SELECTED EXCERPT START

1998 OPEN FORUM Abstracts
'DEVELOP THE EXERCISE PRESCRIPTION'
Julien M. Roy, BA, RRT
Exercising patients with chronic obstructive pulmonary diseases (COPD) has always been the subject of controversies in the past years. The importance of an exercise training program cannot be overemphasized in any pulmonary rehabilitation program. But before a safe program can be established, a thorough assessment needs to be done to dedect exercise hypoxemia, to assess the need for supplemental oxygen during training, and to evaluate cardiac function. The well-documented benefits of exercise training include increased tolerance for dyspnea, improved appetite, increased physical capability, and an improved quality of life. Exercise is one of the essential components of a comprehensive pulmonary rehabilitation program.
A variety of training methods have been used successfully in pulmonary rehabilitation. Emphasis on improving endurance through progressive training to symptom limits. It is important to start severely disabled patients at relatively low exercise levels and increase them as tolerated in small increments to build the patient's confidence and endurance.
In determining the proper exercise prescription for the patient with hypoxemia, an accurate evaluation of oxygen needs is necessary. The basic components of an exercise program are:
* Duration * Frequency * Intensity * Mode
The duration of an endurance exercise session is typically set at a goal of 30 to 40 minutes of continuous activity plus warm-up and cool-down periods, including stretching. Many patients start training for shorter periods and progress as tolerated. This allows them to gain confidence, improve their self-efficacy, and work toward their goals.
Exercise frequency should be a minimum of 3 days per week, for a training effect to be reached and maintained. During exacerbations, patients should be instructed to reduce their exercise program as tolerated until they recover.
Pulmonary rehabilitation programs have used different approaches to intensity for exercise training. Some use a target heart rate (THR), other use symptom-limited targets(e.g., a target level of perceived breathlessness). During exercise training sessions, minimum routine patient monitoring should consist of heart rate and dyspnea level. Oximetry and blood pressure should also be monitored.
A variety of exercise training modalities have been used successfully in pulmonary rehabilitation. The most common are walking, treadmill, cycling, upper body ergometer, and weight training. One of the greatest benefits of exercise conditioning is to allow patients to do more work for any given oxygen consumption, patients become more efficient, while increased muscular strength and endurance enable them to accomplish more. As a great result, patients can better tolerate activities of daily living.
The 44th International Respiratory Congress Abstracts-On-Disk®, November 7 - 10, 1998, Atlanta, Georgia.

SELECTED EXCERPT END
EXTRACTED MATERIAL START

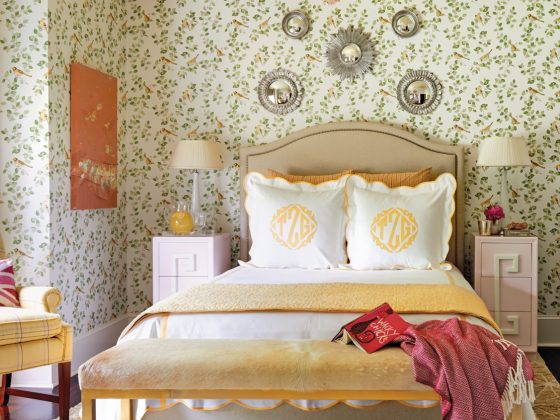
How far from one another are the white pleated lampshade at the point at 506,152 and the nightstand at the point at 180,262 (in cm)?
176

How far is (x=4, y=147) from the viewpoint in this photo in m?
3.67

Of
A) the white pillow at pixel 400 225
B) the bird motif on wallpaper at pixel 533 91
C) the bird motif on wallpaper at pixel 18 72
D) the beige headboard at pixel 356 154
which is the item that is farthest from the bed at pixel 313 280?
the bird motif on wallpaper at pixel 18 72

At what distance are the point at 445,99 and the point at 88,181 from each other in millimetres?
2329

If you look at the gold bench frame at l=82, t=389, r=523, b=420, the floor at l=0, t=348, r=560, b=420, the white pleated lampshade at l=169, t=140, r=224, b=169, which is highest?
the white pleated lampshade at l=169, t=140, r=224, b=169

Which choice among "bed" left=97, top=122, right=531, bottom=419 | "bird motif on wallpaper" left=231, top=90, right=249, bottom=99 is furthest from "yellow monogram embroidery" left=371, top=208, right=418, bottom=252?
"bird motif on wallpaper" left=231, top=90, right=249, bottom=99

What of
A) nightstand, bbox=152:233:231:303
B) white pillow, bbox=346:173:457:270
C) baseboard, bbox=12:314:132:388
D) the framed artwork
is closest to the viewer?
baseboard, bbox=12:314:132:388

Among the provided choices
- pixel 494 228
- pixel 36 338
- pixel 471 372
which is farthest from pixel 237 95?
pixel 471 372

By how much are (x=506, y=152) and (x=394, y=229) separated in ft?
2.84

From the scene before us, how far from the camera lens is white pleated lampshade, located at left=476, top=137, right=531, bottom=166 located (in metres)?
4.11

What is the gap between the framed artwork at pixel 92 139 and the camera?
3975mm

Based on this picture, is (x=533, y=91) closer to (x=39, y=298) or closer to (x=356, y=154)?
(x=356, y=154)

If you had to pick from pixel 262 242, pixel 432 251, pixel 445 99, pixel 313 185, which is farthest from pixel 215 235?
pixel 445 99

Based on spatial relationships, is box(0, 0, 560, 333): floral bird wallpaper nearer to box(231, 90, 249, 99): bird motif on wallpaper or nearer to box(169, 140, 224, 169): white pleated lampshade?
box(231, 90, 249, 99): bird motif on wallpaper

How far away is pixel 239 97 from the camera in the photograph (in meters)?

EXTRACTED MATERIAL END

◆ HOW TO COMPLETE THIS TASK:
Update the passage of the exercise prescription abstract starting with "In determining the" and going on through "until they recover.", changing "continuous" to "uninterrupted". Work only from the exercise prescription abstract, not from the rows.

◆ RESPONSE TO THIS TASK:
In determining the proper exercise prescription for the patient with hypoxemia, an accurate evaluation of oxygen needs is necessary. The basic components of an exercise program are:
* Duration * Frequency * Intensity * Mode
The duration of an endurance exercise session is typically set at a goal of 30 to 40 minutes of uninterrupted activity plus warm-up and cool-down periods, including stretching. Many patients start training for shorter periods and progress as tolerated. This allows them to gain confidence, improve their self-efficacy, and work toward their goals.
Exercise frequency should be a minimum of 3 days per week, for a training effect to be reached and maintained. During exacerbations, patients should be instructed to reduce their exercise program as tolerated until they recover.